• **PAGE EXTRACT**

Look at code in nbd/server.c.. Aha, it calls block_status_above and turns !ALLOCATED into HOLE. Which means that it will never
return HOLE for file-posix..





-- 
Best regards,
Vladimir

Re: [Qemu-devel] [PATCH 0/2] deal with BDRV_BLOCK_RAW

Posted by Kevin Wolf 1 week ago
Am 13.08.2019 um 13:14 hat Vladimir Sementsov-Ogievskiy geschrieben:
> 13.08.2019 12:33, Vladimir Sementsov-Ogievskiy wrote:
> > 13.08.2019 12:01, Vladimir Sementsov-Ogievskiy wrote:
> >> 13.08.2019 11:39, Vladimir Sementsov-Ogievskiy wrote:
> >>> 12.08.2019 22:50, Max Reitz wrote:
> >>>> On 12.08.19 21:46, Max Reitz wrote:
> >>>>> On 12.08.19 20:11, Vladimir Sementsov-Ogievskiy wrote:
> >>>>>> Hi all!
> >>>>>>
> >>>>>> I'm not sure, is it a bug or a feature, but using qcow2 under raw is
> >>>>>> broken. It should be either fixed like I propose (by Max's suggestion)
> >>>>>> or somehow forbidden (just forbid backing-file supporting node to be
> >>>>>> file child of raw-format node).
> >>>>>
> >>>>> I agree, I think only filters should return BDRV_BLOCK_RAW.
> >>>>>
> >>>>> (And not even them, they should just be handled transparently by
> >>>>> bdrv_co_block_status().  But that’s something for later.)
> >>>>>
> >>>>>> Vladimir Sementsov-Ogievskiy (2):
> >>>>>>    block/raw-format: switch to BDRV_BLOCK_DATA with BDRV_BLOCK_RECURSE
> >>>>>>    iotests: test mirroring qcow2 under raw format
> >>>>>>
> >>>>>>   block/raw-format.c         |  2 +-
> >>>>>>   tests/qemu-iotests/263     | 46 ++++++++++++++++++++++++++++++++++++++
> >>>>>>   tests/qemu-iotests/263.out | 12 ++++++++++
> >>>>>>   tests/qemu-iotests/group   |  1 +
> >>>>>>   4 files changed, 60 insertions(+), 1 deletion(-)
> >>>>>>   create mode 100755 tests/qemu-iotests/263
> >>>>>>   create mode 100644 tests/qemu-iotests/263.out
> >>>>>
> >>>>> Thanks, applied to my block-next branch:
> >>>>>
> >>>>> https://git.xanclic.moe/XanClic/qemu/commits/branch/block-next
> >>>>
> >>>> Oops, maybe not.  221 needs to be adjusted.

• **GOALS**
1 - In the QEMU thread, substitute "ZERO" for "HOLE" in the part that opens with the words containing "Look at code" and closes with "HOLE for file-posix..".
2 - According to the QEMU thread, to which branch did Max Reitz first say he applied the patches?

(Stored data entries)
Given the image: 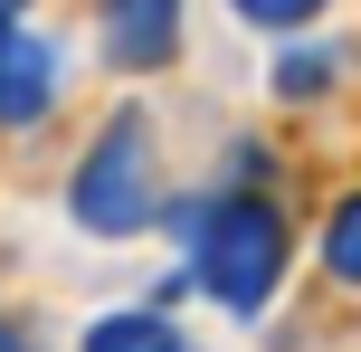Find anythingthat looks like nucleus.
<instances>
[{
	"label": "nucleus",
	"instance_id": "1a4fd4ad",
	"mask_svg": "<svg viewBox=\"0 0 361 352\" xmlns=\"http://www.w3.org/2000/svg\"><path fill=\"white\" fill-rule=\"evenodd\" d=\"M0 352H38V343H29V334H19V324H0Z\"/></svg>",
	"mask_w": 361,
	"mask_h": 352
},
{
	"label": "nucleus",
	"instance_id": "f257e3e1",
	"mask_svg": "<svg viewBox=\"0 0 361 352\" xmlns=\"http://www.w3.org/2000/svg\"><path fill=\"white\" fill-rule=\"evenodd\" d=\"M180 229V277L200 286L209 305H228V315H267V296L286 286V210L267 200V190H200L190 210H171Z\"/></svg>",
	"mask_w": 361,
	"mask_h": 352
},
{
	"label": "nucleus",
	"instance_id": "39448f33",
	"mask_svg": "<svg viewBox=\"0 0 361 352\" xmlns=\"http://www.w3.org/2000/svg\"><path fill=\"white\" fill-rule=\"evenodd\" d=\"M76 352H200V343L180 334V324L162 315V305H124V315H95Z\"/></svg>",
	"mask_w": 361,
	"mask_h": 352
},
{
	"label": "nucleus",
	"instance_id": "6e6552de",
	"mask_svg": "<svg viewBox=\"0 0 361 352\" xmlns=\"http://www.w3.org/2000/svg\"><path fill=\"white\" fill-rule=\"evenodd\" d=\"M324 267L333 277H361V200H333V219H324Z\"/></svg>",
	"mask_w": 361,
	"mask_h": 352
},
{
	"label": "nucleus",
	"instance_id": "f03ea898",
	"mask_svg": "<svg viewBox=\"0 0 361 352\" xmlns=\"http://www.w3.org/2000/svg\"><path fill=\"white\" fill-rule=\"evenodd\" d=\"M67 210H76V229H95V238H133V229L162 219V152H152L143 105H114L105 133L76 152Z\"/></svg>",
	"mask_w": 361,
	"mask_h": 352
},
{
	"label": "nucleus",
	"instance_id": "423d86ee",
	"mask_svg": "<svg viewBox=\"0 0 361 352\" xmlns=\"http://www.w3.org/2000/svg\"><path fill=\"white\" fill-rule=\"evenodd\" d=\"M333 76H343V57H333V48H305V38L276 57V95H286V105H314V95H333Z\"/></svg>",
	"mask_w": 361,
	"mask_h": 352
},
{
	"label": "nucleus",
	"instance_id": "7ed1b4c3",
	"mask_svg": "<svg viewBox=\"0 0 361 352\" xmlns=\"http://www.w3.org/2000/svg\"><path fill=\"white\" fill-rule=\"evenodd\" d=\"M19 10H29V0H0V133L38 124V114L57 105V48Z\"/></svg>",
	"mask_w": 361,
	"mask_h": 352
},
{
	"label": "nucleus",
	"instance_id": "20e7f679",
	"mask_svg": "<svg viewBox=\"0 0 361 352\" xmlns=\"http://www.w3.org/2000/svg\"><path fill=\"white\" fill-rule=\"evenodd\" d=\"M105 57L124 76H152L180 57V0H105Z\"/></svg>",
	"mask_w": 361,
	"mask_h": 352
},
{
	"label": "nucleus",
	"instance_id": "0eeeda50",
	"mask_svg": "<svg viewBox=\"0 0 361 352\" xmlns=\"http://www.w3.org/2000/svg\"><path fill=\"white\" fill-rule=\"evenodd\" d=\"M238 19H247V29H276V38H305L314 19L333 10V0H228Z\"/></svg>",
	"mask_w": 361,
	"mask_h": 352
}]
</instances>
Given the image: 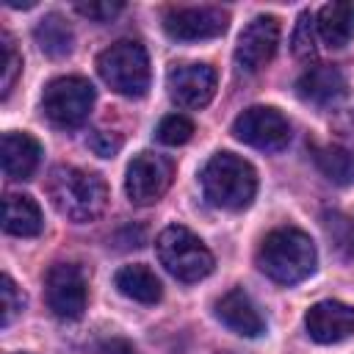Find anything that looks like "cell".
<instances>
[{"mask_svg":"<svg viewBox=\"0 0 354 354\" xmlns=\"http://www.w3.org/2000/svg\"><path fill=\"white\" fill-rule=\"evenodd\" d=\"M47 196L61 216L75 224H86L105 213L108 185L94 171L77 166H55L47 177Z\"/></svg>","mask_w":354,"mask_h":354,"instance_id":"cell-1","label":"cell"},{"mask_svg":"<svg viewBox=\"0 0 354 354\" xmlns=\"http://www.w3.org/2000/svg\"><path fill=\"white\" fill-rule=\"evenodd\" d=\"M315 263L318 254L313 238L296 227L271 230L257 246L260 271L279 285H296L307 279L315 271Z\"/></svg>","mask_w":354,"mask_h":354,"instance_id":"cell-2","label":"cell"},{"mask_svg":"<svg viewBox=\"0 0 354 354\" xmlns=\"http://www.w3.org/2000/svg\"><path fill=\"white\" fill-rule=\"evenodd\" d=\"M205 199L221 210H243L257 194V171L232 152H216L199 174Z\"/></svg>","mask_w":354,"mask_h":354,"instance_id":"cell-3","label":"cell"},{"mask_svg":"<svg viewBox=\"0 0 354 354\" xmlns=\"http://www.w3.org/2000/svg\"><path fill=\"white\" fill-rule=\"evenodd\" d=\"M100 77L122 97H144L149 88V58L141 41L122 39L97 55Z\"/></svg>","mask_w":354,"mask_h":354,"instance_id":"cell-4","label":"cell"},{"mask_svg":"<svg viewBox=\"0 0 354 354\" xmlns=\"http://www.w3.org/2000/svg\"><path fill=\"white\" fill-rule=\"evenodd\" d=\"M155 246H158V257L163 268L180 282H199L216 266L213 252L188 227H180V224L166 227L158 235Z\"/></svg>","mask_w":354,"mask_h":354,"instance_id":"cell-5","label":"cell"},{"mask_svg":"<svg viewBox=\"0 0 354 354\" xmlns=\"http://www.w3.org/2000/svg\"><path fill=\"white\" fill-rule=\"evenodd\" d=\"M94 108V86L80 75L55 77L44 86L41 111L55 127H80Z\"/></svg>","mask_w":354,"mask_h":354,"instance_id":"cell-6","label":"cell"},{"mask_svg":"<svg viewBox=\"0 0 354 354\" xmlns=\"http://www.w3.org/2000/svg\"><path fill=\"white\" fill-rule=\"evenodd\" d=\"M232 136L254 149L279 152L290 141V124L277 108L252 105L232 122Z\"/></svg>","mask_w":354,"mask_h":354,"instance_id":"cell-7","label":"cell"},{"mask_svg":"<svg viewBox=\"0 0 354 354\" xmlns=\"http://www.w3.org/2000/svg\"><path fill=\"white\" fill-rule=\"evenodd\" d=\"M44 296L55 318L64 321L80 318L88 301V285L83 268L75 263H55L44 277Z\"/></svg>","mask_w":354,"mask_h":354,"instance_id":"cell-8","label":"cell"},{"mask_svg":"<svg viewBox=\"0 0 354 354\" xmlns=\"http://www.w3.org/2000/svg\"><path fill=\"white\" fill-rule=\"evenodd\" d=\"M171 177H174V166L169 158L155 152H141L127 166L124 191L133 205H152L169 191Z\"/></svg>","mask_w":354,"mask_h":354,"instance_id":"cell-9","label":"cell"},{"mask_svg":"<svg viewBox=\"0 0 354 354\" xmlns=\"http://www.w3.org/2000/svg\"><path fill=\"white\" fill-rule=\"evenodd\" d=\"M230 14L218 6H188V8H169L163 17V30L174 41H205L216 39L227 30Z\"/></svg>","mask_w":354,"mask_h":354,"instance_id":"cell-10","label":"cell"},{"mask_svg":"<svg viewBox=\"0 0 354 354\" xmlns=\"http://www.w3.org/2000/svg\"><path fill=\"white\" fill-rule=\"evenodd\" d=\"M279 44V22L268 14L254 17L238 36L235 44V64L241 72H260L277 53Z\"/></svg>","mask_w":354,"mask_h":354,"instance_id":"cell-11","label":"cell"},{"mask_svg":"<svg viewBox=\"0 0 354 354\" xmlns=\"http://www.w3.org/2000/svg\"><path fill=\"white\" fill-rule=\"evenodd\" d=\"M166 88L180 108H205L216 94V69L207 64H177L166 75Z\"/></svg>","mask_w":354,"mask_h":354,"instance_id":"cell-12","label":"cell"},{"mask_svg":"<svg viewBox=\"0 0 354 354\" xmlns=\"http://www.w3.org/2000/svg\"><path fill=\"white\" fill-rule=\"evenodd\" d=\"M304 326L315 343H340L354 332V307L335 299L315 301L304 315Z\"/></svg>","mask_w":354,"mask_h":354,"instance_id":"cell-13","label":"cell"},{"mask_svg":"<svg viewBox=\"0 0 354 354\" xmlns=\"http://www.w3.org/2000/svg\"><path fill=\"white\" fill-rule=\"evenodd\" d=\"M346 91H348L346 75L332 64H315V66L304 69L296 80V94L315 108L337 105L346 97Z\"/></svg>","mask_w":354,"mask_h":354,"instance_id":"cell-14","label":"cell"},{"mask_svg":"<svg viewBox=\"0 0 354 354\" xmlns=\"http://www.w3.org/2000/svg\"><path fill=\"white\" fill-rule=\"evenodd\" d=\"M216 315L218 321L232 329L235 335L241 337H260L266 332V321L263 315L257 313L254 301L241 290V288H232L230 293H224L218 301H216Z\"/></svg>","mask_w":354,"mask_h":354,"instance_id":"cell-15","label":"cell"},{"mask_svg":"<svg viewBox=\"0 0 354 354\" xmlns=\"http://www.w3.org/2000/svg\"><path fill=\"white\" fill-rule=\"evenodd\" d=\"M41 160V144L30 133H3V171L8 180H30Z\"/></svg>","mask_w":354,"mask_h":354,"instance_id":"cell-16","label":"cell"},{"mask_svg":"<svg viewBox=\"0 0 354 354\" xmlns=\"http://www.w3.org/2000/svg\"><path fill=\"white\" fill-rule=\"evenodd\" d=\"M41 210L28 194H6L3 199V230L17 238H36L41 232Z\"/></svg>","mask_w":354,"mask_h":354,"instance_id":"cell-17","label":"cell"},{"mask_svg":"<svg viewBox=\"0 0 354 354\" xmlns=\"http://www.w3.org/2000/svg\"><path fill=\"white\" fill-rule=\"evenodd\" d=\"M315 30L321 41L332 50H340L348 44L354 33V6L351 3H326L315 17Z\"/></svg>","mask_w":354,"mask_h":354,"instance_id":"cell-18","label":"cell"},{"mask_svg":"<svg viewBox=\"0 0 354 354\" xmlns=\"http://www.w3.org/2000/svg\"><path fill=\"white\" fill-rule=\"evenodd\" d=\"M116 288L122 296L133 299V301H141V304H155L160 301L163 296V288H160V279L155 277L152 268L141 266V263H133V266H122L113 277Z\"/></svg>","mask_w":354,"mask_h":354,"instance_id":"cell-19","label":"cell"},{"mask_svg":"<svg viewBox=\"0 0 354 354\" xmlns=\"http://www.w3.org/2000/svg\"><path fill=\"white\" fill-rule=\"evenodd\" d=\"M33 36H36V44L41 47V53L50 58H66L75 44V33L61 14L41 17L39 25L33 28Z\"/></svg>","mask_w":354,"mask_h":354,"instance_id":"cell-20","label":"cell"},{"mask_svg":"<svg viewBox=\"0 0 354 354\" xmlns=\"http://www.w3.org/2000/svg\"><path fill=\"white\" fill-rule=\"evenodd\" d=\"M313 160L329 183H335V185H351L354 183V152L351 149L337 147V144L315 147Z\"/></svg>","mask_w":354,"mask_h":354,"instance_id":"cell-21","label":"cell"},{"mask_svg":"<svg viewBox=\"0 0 354 354\" xmlns=\"http://www.w3.org/2000/svg\"><path fill=\"white\" fill-rule=\"evenodd\" d=\"M315 17L310 14V11H304L301 17H299V22H296V30H293V39H290V50H293V55L296 58H301V61H310V58H315Z\"/></svg>","mask_w":354,"mask_h":354,"instance_id":"cell-22","label":"cell"},{"mask_svg":"<svg viewBox=\"0 0 354 354\" xmlns=\"http://www.w3.org/2000/svg\"><path fill=\"white\" fill-rule=\"evenodd\" d=\"M194 136V122L183 113H171V116H163L160 124H158V141L169 144V147H180L185 144L188 138Z\"/></svg>","mask_w":354,"mask_h":354,"instance_id":"cell-23","label":"cell"},{"mask_svg":"<svg viewBox=\"0 0 354 354\" xmlns=\"http://www.w3.org/2000/svg\"><path fill=\"white\" fill-rule=\"evenodd\" d=\"M0 50H3V61H0V72H3V97H8V94H11V86H14L17 75H19L22 58H19L14 41H11V36H8L6 30L0 33Z\"/></svg>","mask_w":354,"mask_h":354,"instance_id":"cell-24","label":"cell"},{"mask_svg":"<svg viewBox=\"0 0 354 354\" xmlns=\"http://www.w3.org/2000/svg\"><path fill=\"white\" fill-rule=\"evenodd\" d=\"M0 301H3V318H0V324L3 326H11V321L25 307V293L17 288V282L8 274H3V279H0Z\"/></svg>","mask_w":354,"mask_h":354,"instance_id":"cell-25","label":"cell"},{"mask_svg":"<svg viewBox=\"0 0 354 354\" xmlns=\"http://www.w3.org/2000/svg\"><path fill=\"white\" fill-rule=\"evenodd\" d=\"M88 147L94 155L100 158H113L119 149H122V138L116 133H108V130H97L88 136Z\"/></svg>","mask_w":354,"mask_h":354,"instance_id":"cell-26","label":"cell"},{"mask_svg":"<svg viewBox=\"0 0 354 354\" xmlns=\"http://www.w3.org/2000/svg\"><path fill=\"white\" fill-rule=\"evenodd\" d=\"M75 8H77V14H83V17H88V19H94V22H108V19L116 17L124 6H122V3H77Z\"/></svg>","mask_w":354,"mask_h":354,"instance_id":"cell-27","label":"cell"},{"mask_svg":"<svg viewBox=\"0 0 354 354\" xmlns=\"http://www.w3.org/2000/svg\"><path fill=\"white\" fill-rule=\"evenodd\" d=\"M97 354H138L136 346L124 337H111V340H102L100 343V351Z\"/></svg>","mask_w":354,"mask_h":354,"instance_id":"cell-28","label":"cell"}]
</instances>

• **RESULTS IN ORDER**
1 -
Look at code in nbd/server.c.. Aha, it calls block_status_above and turns !ALLOCATED into ZERO. Which means that it will never
return ZERO for file-posix..

2 - His block-next branch.